Software Development

Moving to Postgres was a Mistake

Three painful problems that will wreck your app

Developers love Postgres because the top half feels elegant.

The types are nice, the planner is smart, and the ergonomics are great.

But that doesn’t matter when the bottom half — the storage engine — starts dropping in performance. If your workload churns rows, Postgres quietly taxes you until your disks bloat.

This article will therefore outline and evaluate three fundamental problems with Postgres, which become obvious later on in development.

So without further ado, let’s dive right in!

Problem 1, Index Bloat

Every time you change data, you also change indexes.

In Postgres, those index entries are versioned right along with the rows, so dead tuples pile up inside the tree.

Over time, your index becomes loose. The result is high CPU and rising latency, even when the logical row count barely changes.

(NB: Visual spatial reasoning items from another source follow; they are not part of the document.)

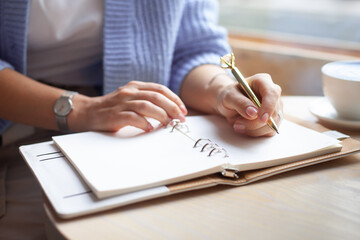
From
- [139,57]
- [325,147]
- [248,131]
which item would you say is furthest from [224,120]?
[139,57]

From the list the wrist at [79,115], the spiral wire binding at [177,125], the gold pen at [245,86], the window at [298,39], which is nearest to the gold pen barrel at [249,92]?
the gold pen at [245,86]

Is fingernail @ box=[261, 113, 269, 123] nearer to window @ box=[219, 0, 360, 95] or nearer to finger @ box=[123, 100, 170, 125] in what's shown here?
finger @ box=[123, 100, 170, 125]

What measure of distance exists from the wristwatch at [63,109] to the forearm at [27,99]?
0.04 ft

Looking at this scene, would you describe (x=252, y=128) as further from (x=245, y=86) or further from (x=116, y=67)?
(x=116, y=67)

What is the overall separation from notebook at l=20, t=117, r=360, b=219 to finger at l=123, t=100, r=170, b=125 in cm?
4

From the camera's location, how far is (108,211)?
0.45m

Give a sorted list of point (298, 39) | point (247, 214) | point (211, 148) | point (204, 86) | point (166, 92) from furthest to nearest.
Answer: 1. point (298, 39)
2. point (204, 86)
3. point (166, 92)
4. point (211, 148)
5. point (247, 214)

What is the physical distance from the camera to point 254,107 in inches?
24.3

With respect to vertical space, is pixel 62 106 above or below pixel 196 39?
below

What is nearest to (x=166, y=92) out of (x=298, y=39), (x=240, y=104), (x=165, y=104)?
(x=165, y=104)

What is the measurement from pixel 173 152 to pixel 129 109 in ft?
0.48

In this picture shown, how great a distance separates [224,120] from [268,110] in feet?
0.40

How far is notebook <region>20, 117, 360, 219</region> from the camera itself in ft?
1.44

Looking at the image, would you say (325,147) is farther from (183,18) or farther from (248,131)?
(183,18)
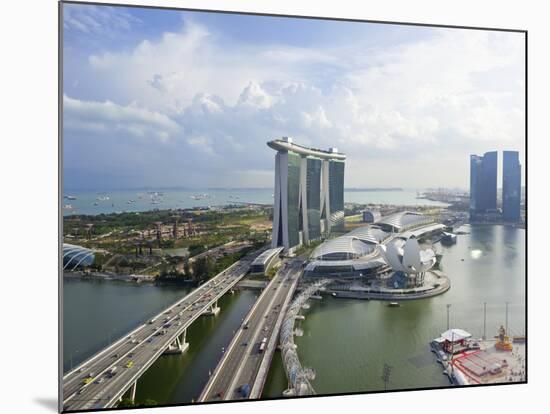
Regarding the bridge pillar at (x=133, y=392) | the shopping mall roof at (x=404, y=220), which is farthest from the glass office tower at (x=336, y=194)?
the bridge pillar at (x=133, y=392)

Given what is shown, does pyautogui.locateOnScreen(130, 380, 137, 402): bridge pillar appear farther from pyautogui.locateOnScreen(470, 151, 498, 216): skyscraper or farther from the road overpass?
pyautogui.locateOnScreen(470, 151, 498, 216): skyscraper

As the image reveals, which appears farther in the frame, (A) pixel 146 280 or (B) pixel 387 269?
(B) pixel 387 269

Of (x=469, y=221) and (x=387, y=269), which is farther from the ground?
(x=469, y=221)

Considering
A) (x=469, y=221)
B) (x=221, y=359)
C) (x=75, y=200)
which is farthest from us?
(x=469, y=221)

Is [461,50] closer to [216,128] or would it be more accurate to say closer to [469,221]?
[469,221]

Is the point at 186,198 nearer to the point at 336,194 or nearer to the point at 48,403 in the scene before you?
the point at 336,194

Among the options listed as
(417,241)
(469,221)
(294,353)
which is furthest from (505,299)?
(294,353)

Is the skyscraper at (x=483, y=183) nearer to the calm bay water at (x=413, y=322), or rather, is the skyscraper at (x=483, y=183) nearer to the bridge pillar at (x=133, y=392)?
the calm bay water at (x=413, y=322)
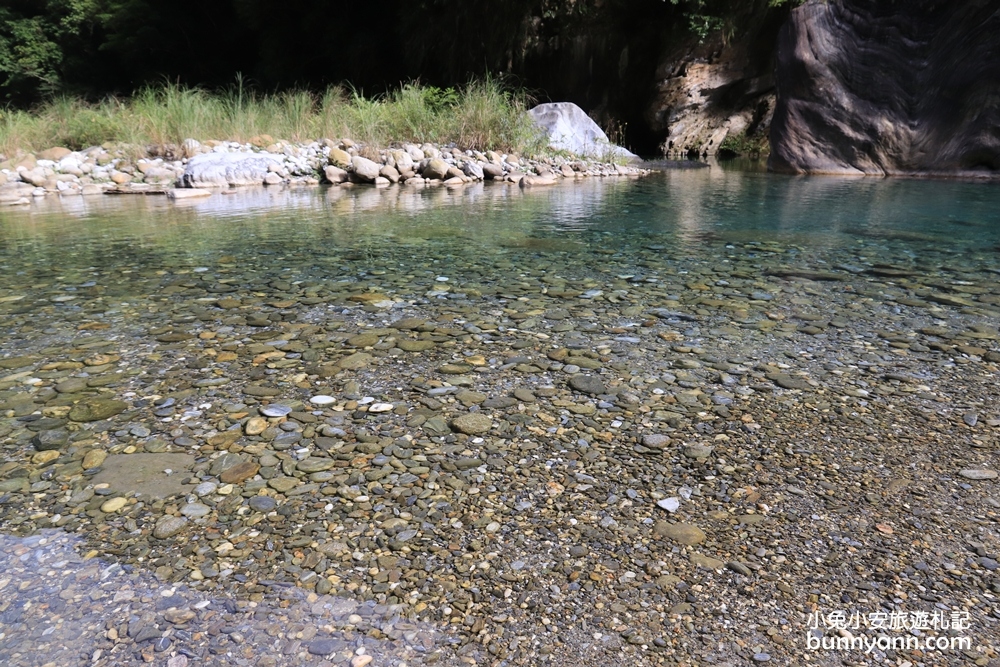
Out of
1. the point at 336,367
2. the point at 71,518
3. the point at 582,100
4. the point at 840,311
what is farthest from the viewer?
the point at 582,100

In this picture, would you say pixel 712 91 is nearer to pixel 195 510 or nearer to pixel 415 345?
pixel 415 345

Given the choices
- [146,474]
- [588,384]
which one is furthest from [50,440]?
[588,384]

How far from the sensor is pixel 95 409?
2170 millimetres

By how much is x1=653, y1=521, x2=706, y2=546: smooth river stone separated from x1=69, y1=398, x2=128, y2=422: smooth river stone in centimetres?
173

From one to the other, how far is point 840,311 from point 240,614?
9.35 ft

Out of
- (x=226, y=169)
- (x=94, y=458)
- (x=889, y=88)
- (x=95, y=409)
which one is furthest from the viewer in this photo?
(x=889, y=88)

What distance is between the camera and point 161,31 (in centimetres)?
2070

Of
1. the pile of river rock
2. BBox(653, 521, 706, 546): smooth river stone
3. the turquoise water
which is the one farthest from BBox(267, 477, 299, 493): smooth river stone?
the pile of river rock

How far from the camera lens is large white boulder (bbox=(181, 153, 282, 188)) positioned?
9.37 metres

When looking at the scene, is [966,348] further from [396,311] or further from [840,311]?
[396,311]

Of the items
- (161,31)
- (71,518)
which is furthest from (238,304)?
(161,31)

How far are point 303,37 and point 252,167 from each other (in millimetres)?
9807

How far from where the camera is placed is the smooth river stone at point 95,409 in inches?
83.2

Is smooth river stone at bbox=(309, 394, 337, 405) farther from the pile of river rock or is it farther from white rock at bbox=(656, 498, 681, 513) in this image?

Bloat is when the physical size grows larger than the live data requires, because dead tuples and empty gaps persist.

Indexes suffer the most, since point lookups still traverse pages that no longer carry value.

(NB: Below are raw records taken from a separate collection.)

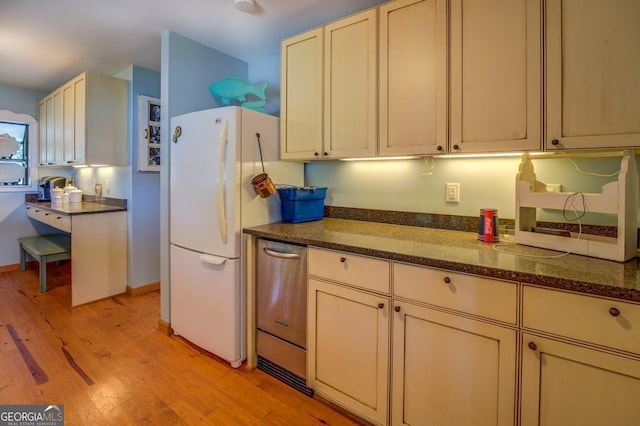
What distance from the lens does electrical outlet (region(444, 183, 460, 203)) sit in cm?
182

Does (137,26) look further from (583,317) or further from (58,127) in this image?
(583,317)

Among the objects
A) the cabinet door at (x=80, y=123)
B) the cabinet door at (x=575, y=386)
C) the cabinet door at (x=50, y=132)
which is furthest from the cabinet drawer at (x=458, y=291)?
the cabinet door at (x=50, y=132)

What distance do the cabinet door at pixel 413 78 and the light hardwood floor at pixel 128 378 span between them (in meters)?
1.47

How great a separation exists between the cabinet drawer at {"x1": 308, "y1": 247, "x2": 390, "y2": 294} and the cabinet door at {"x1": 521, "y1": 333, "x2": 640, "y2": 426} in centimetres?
55

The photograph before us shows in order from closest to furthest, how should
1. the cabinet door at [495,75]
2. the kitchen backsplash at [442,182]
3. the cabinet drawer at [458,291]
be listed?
the cabinet drawer at [458,291] → the cabinet door at [495,75] → the kitchen backsplash at [442,182]

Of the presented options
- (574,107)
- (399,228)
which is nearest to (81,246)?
(399,228)

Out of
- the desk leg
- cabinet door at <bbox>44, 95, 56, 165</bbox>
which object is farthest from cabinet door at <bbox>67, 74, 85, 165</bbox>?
the desk leg

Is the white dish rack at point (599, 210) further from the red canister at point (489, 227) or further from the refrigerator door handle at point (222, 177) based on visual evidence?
the refrigerator door handle at point (222, 177)

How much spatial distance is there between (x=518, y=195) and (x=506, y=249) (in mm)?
254

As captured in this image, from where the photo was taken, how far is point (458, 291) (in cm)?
119

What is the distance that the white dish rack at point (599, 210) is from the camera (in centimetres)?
114

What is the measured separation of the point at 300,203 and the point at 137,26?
1794mm

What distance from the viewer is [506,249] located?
1.37m

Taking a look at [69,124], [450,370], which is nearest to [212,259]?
[450,370]
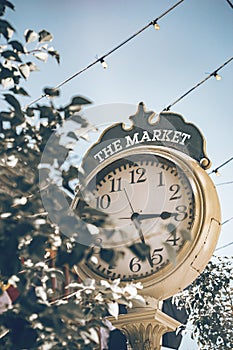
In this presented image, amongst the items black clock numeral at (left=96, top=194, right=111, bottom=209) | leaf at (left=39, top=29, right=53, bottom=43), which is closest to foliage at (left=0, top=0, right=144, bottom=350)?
leaf at (left=39, top=29, right=53, bottom=43)

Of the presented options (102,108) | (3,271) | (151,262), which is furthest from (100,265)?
(3,271)

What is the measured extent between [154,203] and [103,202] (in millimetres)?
310

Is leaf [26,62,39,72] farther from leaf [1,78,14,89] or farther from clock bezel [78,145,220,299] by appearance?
clock bezel [78,145,220,299]

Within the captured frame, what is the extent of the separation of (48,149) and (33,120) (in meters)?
0.30

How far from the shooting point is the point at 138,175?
3150mm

Convex ran into this the hard way as you will see in the video.

Their workload created constant in place updates and deletes, which is exactly the shape that maximizes index churn:

Problem 2, Poor Space Reclamation

MVCC is great for avoiding read-write lock fights; it is not great for reclaiming space under churn.

Postgres leaves dead tuples in tables and indexes until maintenance catches up.

Now, Autovacuum helps, but only when it fires at the right time, with the right intensity, and with parameters.

Convex admitted they were racing compaction to free space, causing queries to waste CPU time.

Problem 3, An Inefficient Storage Engine For Churn

Here is the uncomfortable part.

Postgres shines in the top half with its types and planner. The bottom half, the storage engine, struggles under update-heavy transactional load.

MySQL’s InnoDB takes a different path with its “redo log” and page handling, and it has been tuned for years for exactly this situation.

It does not pretend that dead rows are history. It reuses space, flushes changes through a redo-log, and compacts pages periodically.

And this path is significantly more storage-efficient at scale compared to the approach of postgres.